● Work request
From the records below, transcribe exactly the lines that begin at the line with "Opus Inn / Time Rolls On [CD]" and end at the line with "The Love This Collection, Vol. 1", both included.

● Data shown
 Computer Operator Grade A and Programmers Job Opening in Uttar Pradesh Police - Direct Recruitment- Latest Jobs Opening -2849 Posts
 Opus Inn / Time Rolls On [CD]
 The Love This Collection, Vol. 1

==

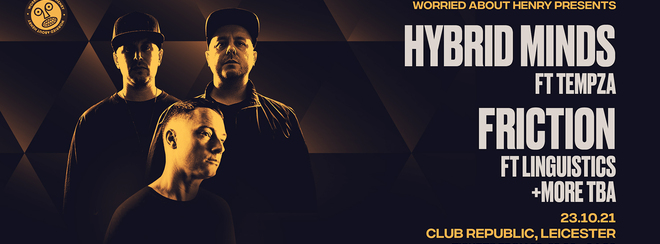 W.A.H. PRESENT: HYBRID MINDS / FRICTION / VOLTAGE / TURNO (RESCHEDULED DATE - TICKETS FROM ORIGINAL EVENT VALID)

● Answer to this problem
 Opus Inn / Time Rolls On [CD]
 The Love This Collection, Vol. 1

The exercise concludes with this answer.